Teks yang Disediakan

* * *

Judul buku : Student
Hidjo
Penulis : Mas Marco Kartodikromo
Penerbit : Yayasan Bentang Budaya
Tahun terbit : 1919
Tebal :
170
Mas
marco lahir kurang lebih tahun 1890 di Cepu, dari keluarga priyayi rendahan. Ia
memperoleh pendidikan sekolah Bumiputera angka dua di Bojonegoro dan sekolah
swasta bumiputera Belanda di Purworejo. Tahun 1911 ia bergabung dengan
pergerakan Serikat Islam, ia menjadi sekretaris Serikat Islam cabang Solo.
Tahun 1914 ia mendirikan Inlandsche
Journalisten Bond (IJB) di Surakarta dan menerbitkan Doenia Bergerak sebagai surat kabar IJB. Tahun 1915 ia dituntut
oleh pengadilan akibat dari tulisan-tulisan kritis yang ditulisnya di surat
kabar IJB. Setelah keluar dari penjara, ia pergi ke Belanda. Sepulang dari
Belanda, ia menulis lagi artikel-artikel dengan tema keras yang disajikan ke
publik, akibatnya tahun 1917-1919 ia masuk penjara kembali. Setelah keluar dari
penjara, ia terjun ke politik. Tahun 1927 akibat dari aktivitas politiknya yang
dikenal sebagai orang anti Belanda, ia dibuang ke Digoel dan dilempar ke Gudang
Arang. Sampai meninggalnya yang berakhir tragis di Boven Digoel tahun 1932
karena malaria.
Dalam
Novel ini Mas Marco menceritakan tentang sebuah kehidupan, dengan tokoh utama
Hidjo. Pemuda dari kalangan priyayi rendahan yang berhasil meraih prestasi
dalam sekolahnya dan bisa melanjutkan belajar ke Negeri Belanda. Sebelum
berangkat ke Negeri Belanda ia dijodohkan oleh orang tuanya dengan woengoe.
Namun Hidjo punya cerita lain dan digambarkan di akhir novel tersebut. Mas
Marco dalam penulisan novel ini, dengan gaya layaknya wartawan, bercerita
dengan rangkaian cerita maju sehingga langsung bisa dipahami.
Novel Student Hidjo ini ditulis pada saat ia di dalam penjara, dipenjara
akibat dari tulisan-tulisan artikelnya yang dinilai kritis tidak bersahabat
dengan kolonial. Novel ini berlatarkan Solo yang ditulis pada abad XX, masa
yang dalam sejarah resmi disebut sebagai kebangkitan nasional. Sebagai karya
yang lahir dimasa kolonial, Student Hidjo
mengemukakan perubahan revolusioner kesadaran nasionalisme. Dengan adanya
kesadaran nasional mampu menumbuhkan semangat untuk bertindak menentang
penjajahan. Faktor yang memudahkan proses pertumbuhan nasionalisme itu, yakni
pendidikan. Novel ini dibuka dengan keinginan ayah Hidjo menyekolahkannya ke
Belanda.

* * *

Informasi yang Ditampilkan

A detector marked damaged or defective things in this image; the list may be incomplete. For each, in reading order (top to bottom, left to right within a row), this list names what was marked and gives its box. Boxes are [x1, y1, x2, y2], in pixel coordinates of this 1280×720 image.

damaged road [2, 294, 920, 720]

* * *

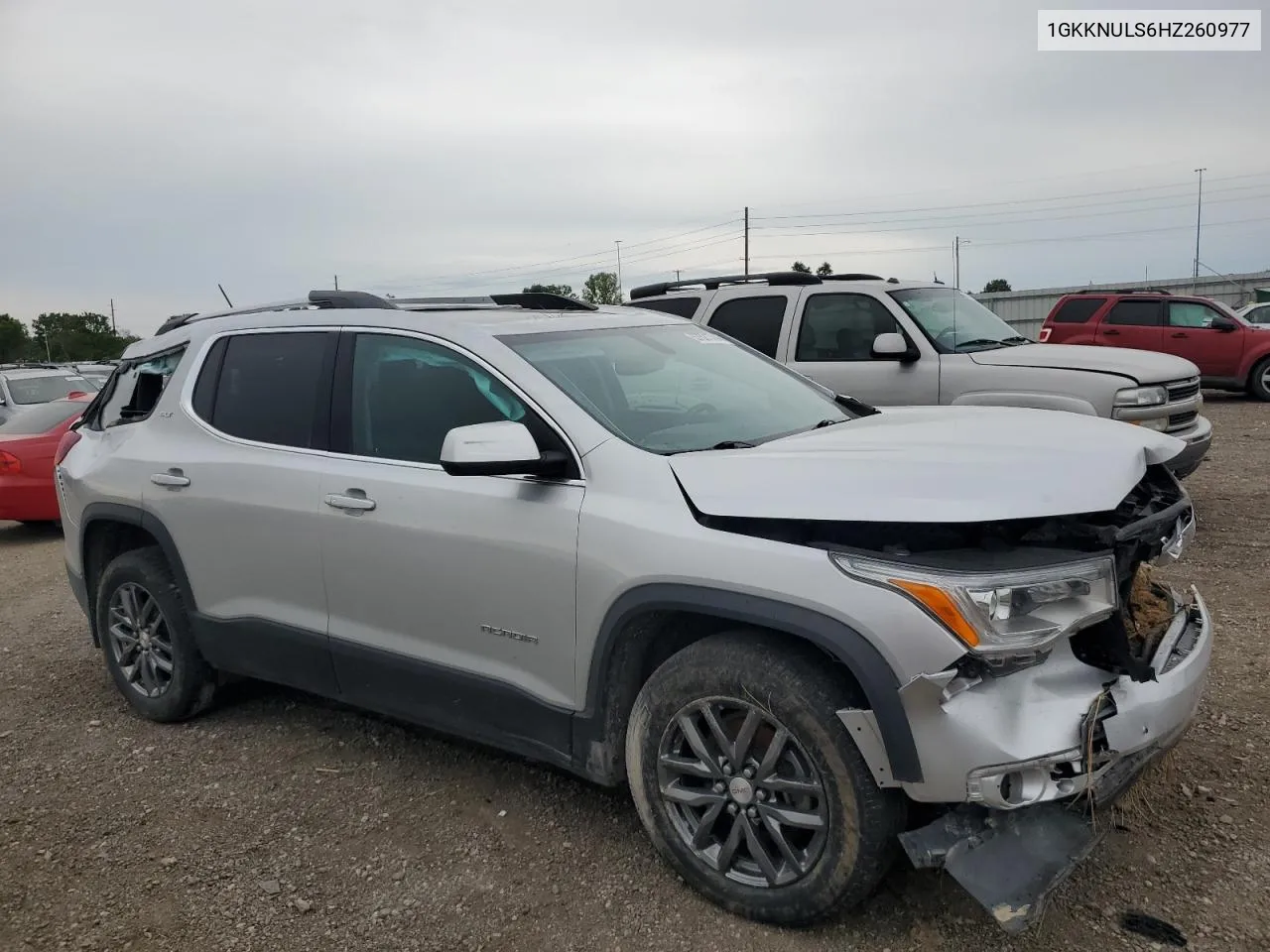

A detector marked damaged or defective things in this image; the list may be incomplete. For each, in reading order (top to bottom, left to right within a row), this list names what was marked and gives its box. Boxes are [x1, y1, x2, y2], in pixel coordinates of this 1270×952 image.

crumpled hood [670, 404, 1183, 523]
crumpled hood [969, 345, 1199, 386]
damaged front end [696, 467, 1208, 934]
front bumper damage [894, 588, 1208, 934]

* * *

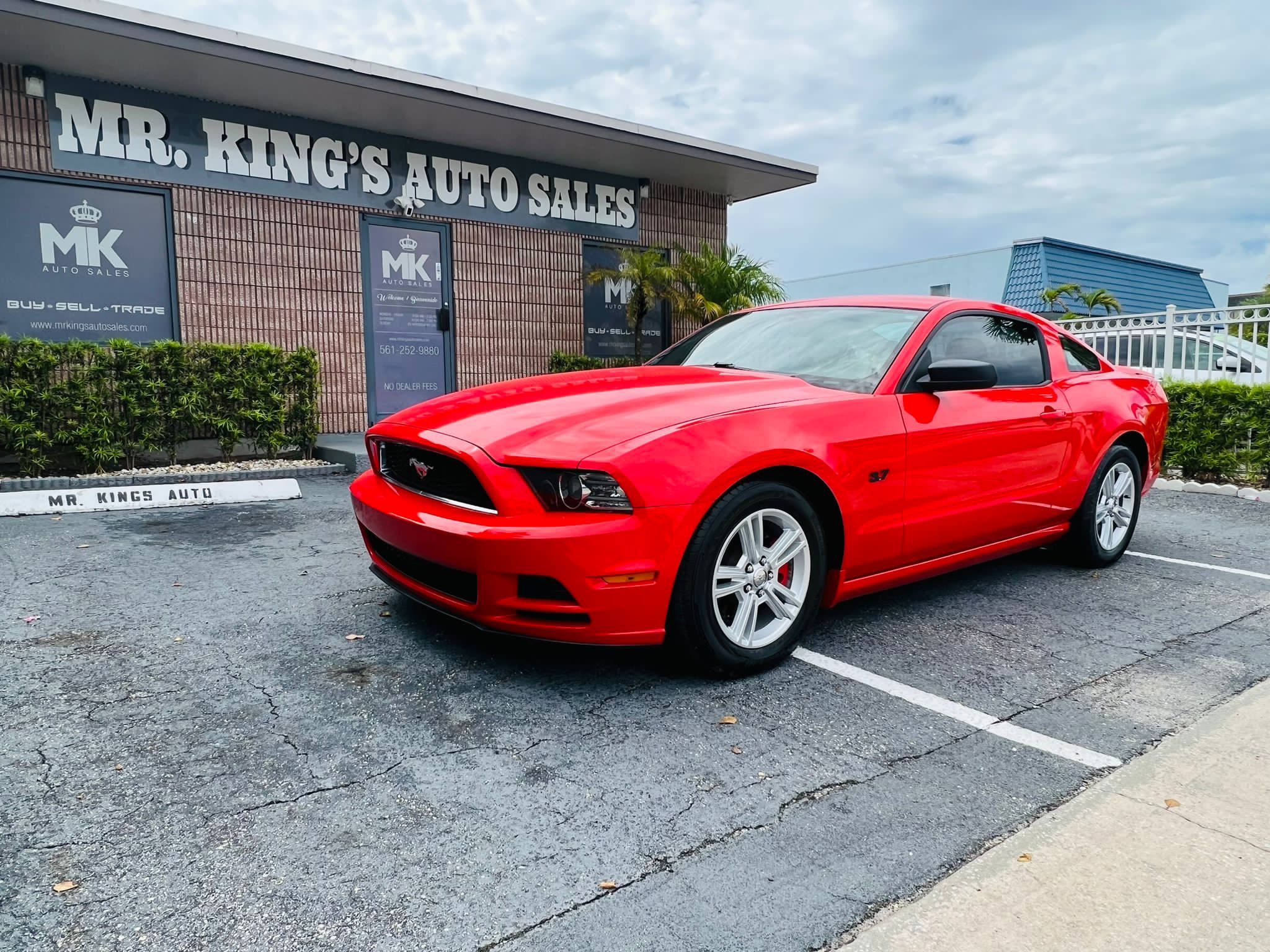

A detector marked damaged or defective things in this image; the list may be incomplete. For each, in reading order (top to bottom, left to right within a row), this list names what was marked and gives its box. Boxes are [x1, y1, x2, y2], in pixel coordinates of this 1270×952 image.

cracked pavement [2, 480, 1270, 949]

* * *

Soal yang Diberikan A
Tulis ulang bagian teks yang disediakan, mulai dari kata-kata yang memuat "Tahun 1914 ia" dan berhenti setelah "karena malaria.", lalu ganti "penjara" dengan "bui".
Soal yang Diberikan B
Sebutkan semua angka tahun yang tercantum dalam bagian riwayat hidup Mas Marco di teks yang disediakan, mulai dari kelahirannya sampai kematiannya.
Baris-baris tersebut tidak diperlukan sama sekali.

Hasil Akhir A
Tahun 1914 ia mendirikan Inlandsche
Journalisten Bond (IJB) di Surakarta dan menerbitkan Doenia Bergerak sebagai surat kabar IJB. Tahun 1915 ia dituntut
oleh pengadilan akibat dari tulisan-tulisan kritis yang ditulisnya di surat
kabar IJB. Setelah keluar dari bui, ia pergi ke Belanda. Sepulang dari
Belanda, ia menulis lagi artikel-artikel dengan tema keras yang disajikan ke
publik, akibatnya tahun 1917-1919 ia masuk bui kembali. Setelah keluar dari
bui, ia terjun ke politik. Tahun 1927 akibat dari aktivitas politiknya yang
dikenal sebagai orang anti Belanda, ia dibuang ke Digoel dan dilempar ke Gudang
Arang. Sampai meninggalnya yang berakhir tragis di Boven Digoel tahun 1932
karena malaria.

Hasil Akhir B
1890, 1911, 1914, 1915, 1917–1919, 1927, 1932